Friday 28 February 2014

The Salisbury in New Wakefield Street and a new name for an old pub

© 2013 Peter Topping
Now the Salisbury on Wakefield Street is another one of those old Manchester pubs which seems to offer the past up with your pint.

It dates from at least 1841 and can be found on the OS map of Manchester and Salford for 1849 surrounded by mean houses which were packed together in between Oxford Street and the railway line.

In total there were three of these narrow streets consisting of James Leigh Street, Cayley Street and Mary Street, which took in 28 small back to back properties.

And on the corner was our pub which was then called the Tulloghgorum Tavern, a name it retained till 1895 when it became the Salisbury.

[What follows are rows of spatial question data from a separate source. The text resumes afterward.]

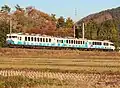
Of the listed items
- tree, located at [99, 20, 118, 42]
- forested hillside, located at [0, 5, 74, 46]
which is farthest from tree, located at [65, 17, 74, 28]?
tree, located at [99, 20, 118, 42]

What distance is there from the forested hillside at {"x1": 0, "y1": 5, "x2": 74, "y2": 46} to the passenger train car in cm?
1843

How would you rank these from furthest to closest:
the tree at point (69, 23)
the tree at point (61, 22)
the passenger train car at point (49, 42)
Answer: the tree at point (61, 22) < the tree at point (69, 23) < the passenger train car at point (49, 42)

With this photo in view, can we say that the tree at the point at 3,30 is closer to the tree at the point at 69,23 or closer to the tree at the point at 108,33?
the tree at the point at 108,33

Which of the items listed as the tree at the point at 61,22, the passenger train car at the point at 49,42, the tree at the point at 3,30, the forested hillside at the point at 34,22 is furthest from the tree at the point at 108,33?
the tree at the point at 3,30

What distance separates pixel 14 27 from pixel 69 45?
91.8ft

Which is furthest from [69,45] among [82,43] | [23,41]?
[23,41]

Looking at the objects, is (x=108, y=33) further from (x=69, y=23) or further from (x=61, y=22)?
(x=61, y=22)

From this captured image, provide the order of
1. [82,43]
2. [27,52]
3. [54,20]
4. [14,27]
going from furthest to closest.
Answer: [54,20], [14,27], [82,43], [27,52]

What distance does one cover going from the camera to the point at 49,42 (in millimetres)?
57625

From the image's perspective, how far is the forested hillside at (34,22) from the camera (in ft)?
287

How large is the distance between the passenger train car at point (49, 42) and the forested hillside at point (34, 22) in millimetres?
18432

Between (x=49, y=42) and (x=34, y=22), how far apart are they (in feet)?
138

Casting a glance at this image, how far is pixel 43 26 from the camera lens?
96688mm

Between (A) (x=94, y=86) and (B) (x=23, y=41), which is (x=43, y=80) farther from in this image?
(B) (x=23, y=41)
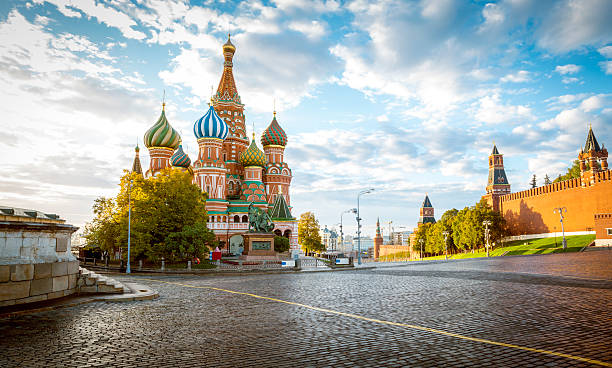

Now the origin of its name is obscure but there is a Scottish poem and Highland reel with the same name, and I am reliably informed that in Gaelic the word is variously spelled - Tullochgorm, Tulloch Gorm, Tulloch Gorum, Tulach Gorm. Tulach or tulloch and means a hill, hillock, knoll while Gorm is Gaelic for blue, green, or blue-green, so the meaning of the two words could be translated "blue-green hills."

The area in 1849 showing the pub
All of which is way beyond me, although it is worth noting that the name of the Lass O’ Gowrie just across Oxford Street also has a Scottish connection.

And given that we are on edge of the infamous slum area known as Little Ireland perhaps the Gaelic could have Irish connections.

That said the change of name is certainly linked to the Conservative leader Lord Salisbury who formed a government in 1895.

By then most of the mean little streets had gone, cleared away by the railway company, and industry.

But it is still possible to get a sense of what it might have been like a century and a half ago.

You drop down from Oxford Street into a hollow and then as now the place is dominated by the tall railway viaduct and two of those narrow streets.

And while the back to backs have long gone, and Little Ireland is just a page in a history book at least the names of the people who built the houses are still there.

James Leigh, and perhaps his wife or daughter Mary left their mark as did Mr William and Mr Frank just round the corner in the streets they built.